### HOW TO COMPLETE THIS TASK
Only one span of the listing below should come back. It runs from the line with "Eye in the Sky" through the line with "Пушкинский район Численность", and each of its lines must be reproduced exactly.

### RECORDS
+++++
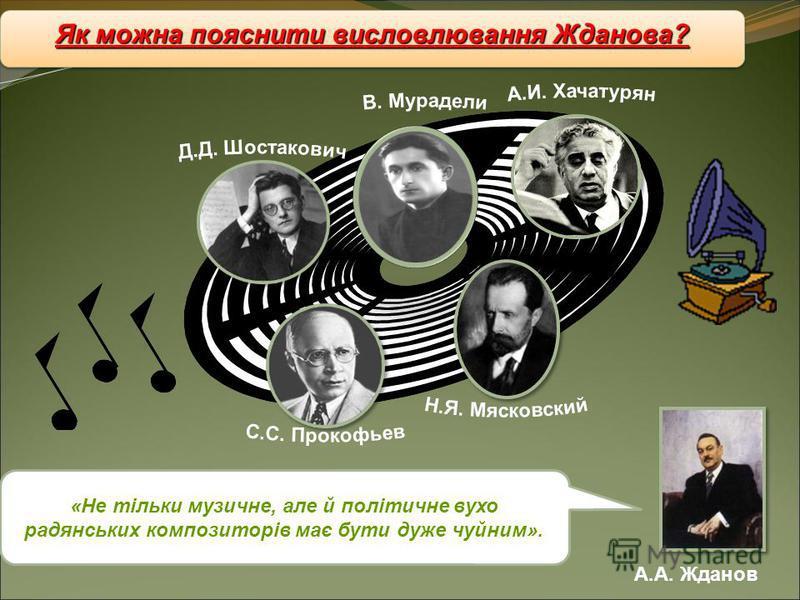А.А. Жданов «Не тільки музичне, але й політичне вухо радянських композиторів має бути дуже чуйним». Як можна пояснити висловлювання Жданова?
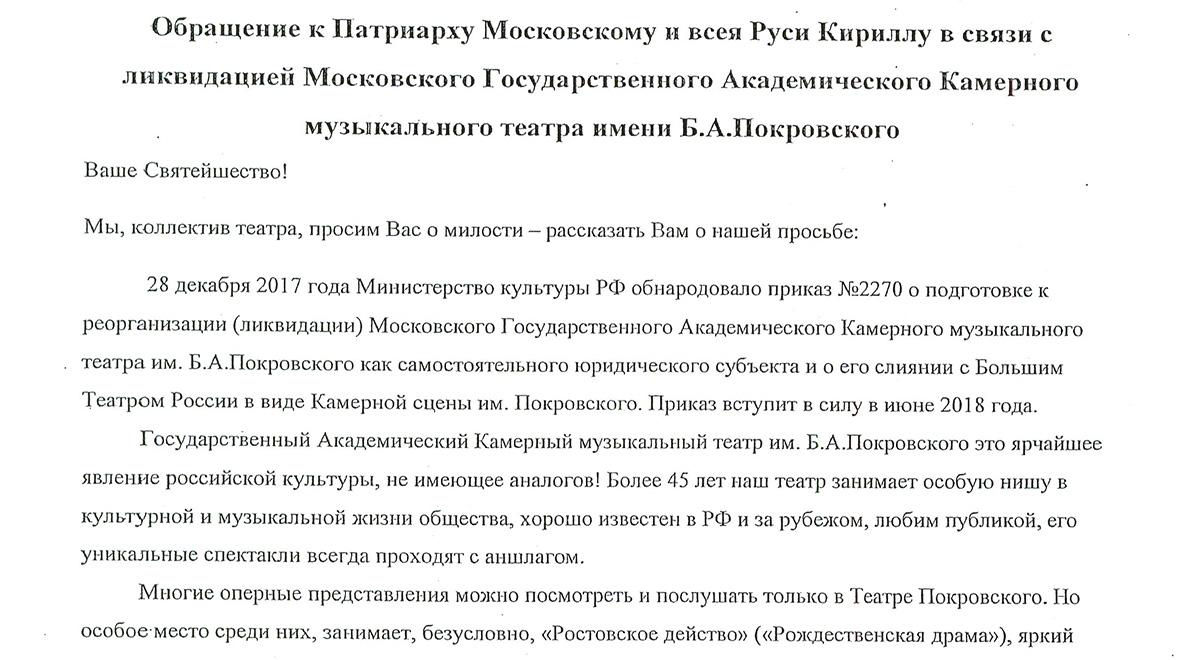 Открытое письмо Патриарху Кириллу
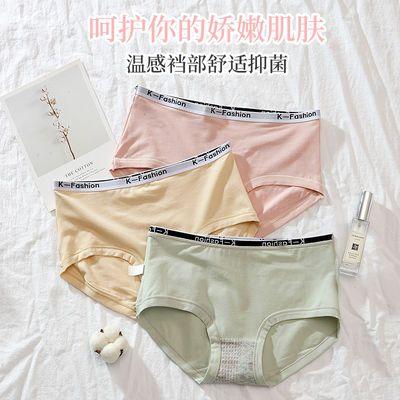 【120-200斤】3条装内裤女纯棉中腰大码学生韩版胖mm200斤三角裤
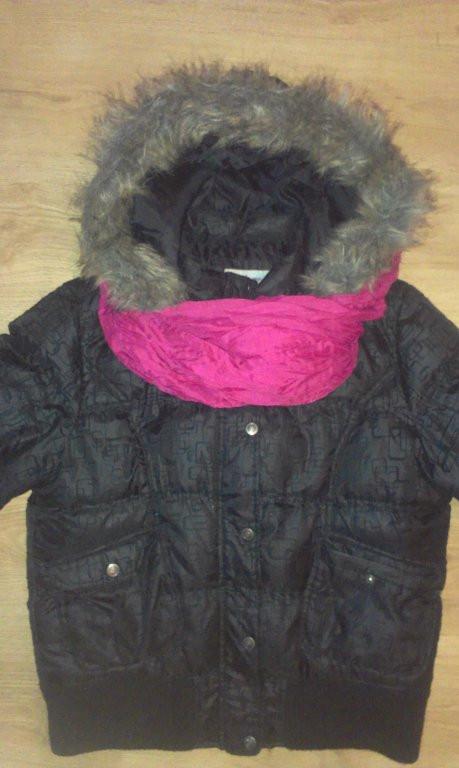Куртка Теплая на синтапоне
+++++
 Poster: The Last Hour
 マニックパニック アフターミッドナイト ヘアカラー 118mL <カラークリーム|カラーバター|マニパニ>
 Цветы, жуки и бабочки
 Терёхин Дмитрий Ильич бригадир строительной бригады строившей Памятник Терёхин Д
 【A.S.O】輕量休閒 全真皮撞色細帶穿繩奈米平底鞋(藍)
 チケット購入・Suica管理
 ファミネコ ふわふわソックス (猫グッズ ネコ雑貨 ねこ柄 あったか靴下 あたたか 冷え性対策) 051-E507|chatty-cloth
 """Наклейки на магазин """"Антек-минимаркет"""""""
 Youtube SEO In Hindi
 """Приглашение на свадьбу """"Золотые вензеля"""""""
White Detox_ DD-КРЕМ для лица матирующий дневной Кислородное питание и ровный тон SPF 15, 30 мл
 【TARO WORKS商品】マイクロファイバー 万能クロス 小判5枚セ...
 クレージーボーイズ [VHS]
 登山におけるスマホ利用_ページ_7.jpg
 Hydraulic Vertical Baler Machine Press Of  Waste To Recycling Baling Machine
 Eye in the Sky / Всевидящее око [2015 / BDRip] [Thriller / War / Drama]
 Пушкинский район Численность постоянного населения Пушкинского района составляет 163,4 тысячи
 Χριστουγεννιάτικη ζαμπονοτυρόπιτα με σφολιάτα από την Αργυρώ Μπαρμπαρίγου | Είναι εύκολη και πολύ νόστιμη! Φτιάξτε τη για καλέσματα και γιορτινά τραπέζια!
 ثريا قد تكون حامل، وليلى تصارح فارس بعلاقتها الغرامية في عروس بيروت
+++++
### RESPONSE TO THE EXERCISE
 Eye in the Sky / Всевидящее око [2015 / BDRip] [Thriller / War / Drama]
 Пушкинский район Численность постоянного населения Пушкинского района составляет 163,4 тысячи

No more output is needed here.